The guide wall 15 is curved with respect to the center of 0 and has a sawtooth cross section with the vertical side facing the direction of rotation of the disk 10. As a result, the gas at the outer periphery of the bearing box 1 is efficiently introduced in the direction of the arrow E, and the sawtooth cross section causes the gas at the outer periphery of the bearing box to swirl in the direction of the arrow F, making the labyrinth effect even more pronounced. The labyrinth structure described above may be attached not only to the disc 10 attached to the rotating shaft 3 but also to the end face 13 of the bearing box 1, and the labyrinth structure described above may be attached to the end face 13 of the bearing box 1.
It may be provided on both sides. Furthermore, the bearing box may be provided with an eave-like protrusion that covers the outer circumferential surface of the disc surface.

(g) Effects of the Invention As explained in detail above, the lubricating gas labyrinth structure of the present invention, despite its simple structure, can accurately prevent lubricating gas from scattering and leaking from the bearing housing. The effect is great.

[Brief explanation of the drawing]

FIG. 1 is a diagram for explaining a conventional lubricating gas labyrinth structure, FIG. 2 is a diagram for explaining a lubricating gas labyrinth structure according to the present invention, and FIG. 3 is a diagram for explaining a modified example of the present invention.
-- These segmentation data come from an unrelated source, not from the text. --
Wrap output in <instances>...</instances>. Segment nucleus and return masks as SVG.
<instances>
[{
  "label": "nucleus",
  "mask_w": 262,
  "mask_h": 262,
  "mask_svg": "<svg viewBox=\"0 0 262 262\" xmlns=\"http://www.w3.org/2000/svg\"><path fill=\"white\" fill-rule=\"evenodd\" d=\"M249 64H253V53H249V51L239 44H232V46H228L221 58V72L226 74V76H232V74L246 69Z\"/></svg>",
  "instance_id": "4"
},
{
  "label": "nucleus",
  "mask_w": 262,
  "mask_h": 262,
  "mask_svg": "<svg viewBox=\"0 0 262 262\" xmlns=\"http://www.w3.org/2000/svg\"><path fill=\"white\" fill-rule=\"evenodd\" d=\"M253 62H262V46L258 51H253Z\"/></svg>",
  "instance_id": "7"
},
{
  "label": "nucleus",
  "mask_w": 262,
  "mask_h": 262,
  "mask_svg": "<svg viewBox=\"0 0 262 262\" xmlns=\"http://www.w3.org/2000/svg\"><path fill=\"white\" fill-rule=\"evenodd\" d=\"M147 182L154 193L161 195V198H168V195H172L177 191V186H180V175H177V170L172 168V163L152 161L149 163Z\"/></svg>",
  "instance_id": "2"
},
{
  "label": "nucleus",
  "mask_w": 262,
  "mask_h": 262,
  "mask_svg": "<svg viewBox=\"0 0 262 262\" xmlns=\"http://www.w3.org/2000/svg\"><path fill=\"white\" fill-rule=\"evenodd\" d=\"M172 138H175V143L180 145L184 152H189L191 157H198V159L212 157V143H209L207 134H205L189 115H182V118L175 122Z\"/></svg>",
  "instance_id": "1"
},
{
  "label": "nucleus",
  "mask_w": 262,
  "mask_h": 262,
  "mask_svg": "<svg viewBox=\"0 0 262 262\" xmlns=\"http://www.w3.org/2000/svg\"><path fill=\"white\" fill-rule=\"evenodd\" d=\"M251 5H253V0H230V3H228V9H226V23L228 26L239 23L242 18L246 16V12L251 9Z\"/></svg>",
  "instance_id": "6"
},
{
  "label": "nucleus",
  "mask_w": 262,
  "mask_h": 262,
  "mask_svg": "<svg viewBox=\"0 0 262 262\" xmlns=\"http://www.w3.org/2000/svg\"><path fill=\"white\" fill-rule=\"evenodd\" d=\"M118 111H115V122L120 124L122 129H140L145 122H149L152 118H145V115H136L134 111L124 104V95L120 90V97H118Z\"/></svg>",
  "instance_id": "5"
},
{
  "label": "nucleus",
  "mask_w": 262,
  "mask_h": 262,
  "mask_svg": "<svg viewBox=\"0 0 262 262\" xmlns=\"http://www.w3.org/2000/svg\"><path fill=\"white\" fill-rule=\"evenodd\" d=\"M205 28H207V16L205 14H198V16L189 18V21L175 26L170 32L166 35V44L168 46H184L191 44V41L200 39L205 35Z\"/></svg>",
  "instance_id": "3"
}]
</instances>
It is. In the drawings, 1 is a bearing box, 2 is a bearing, 3 is a rotating shaft, 4 is a plurality of annular protrusions provided on the bearing box, 5 is a plurality of annular protrusions provided on the rotating shaft, 6 is a maze-shaped gap, and 7 is a maze-shaped gap. Lubricating gas, 10 is a disk attached to the rotating shaft, 10' is a disk surface facing the end surface of the bearing box,
Reference numeral 11 indicates a guide wall provided on a disk surface facing the end surface of the bearing box, 12 indicates a circulation space constituted by the opposing end surface of the bearing box and the disk surface, 13 indicates an end surface of the bearing box, and 15
respectively indicate guide walls with a curved serrated cross-section.

Claims (1)

[Claims] 1. A disk is attached to a rotating shaft so as to face an end surface of a bearing box that covers a bearing, and an outer periphery gas of the end surface of the bearing box is applied to at least one of the opposing end surface of the bearing box and the disk surface. A lubricating gas labyrinth structure, characterized in that a guiding wall is provided to guide the bearing, and a circulation space for lubricating gas generated from the bearing is formed in a gap between the end face of the bearing box and the disc.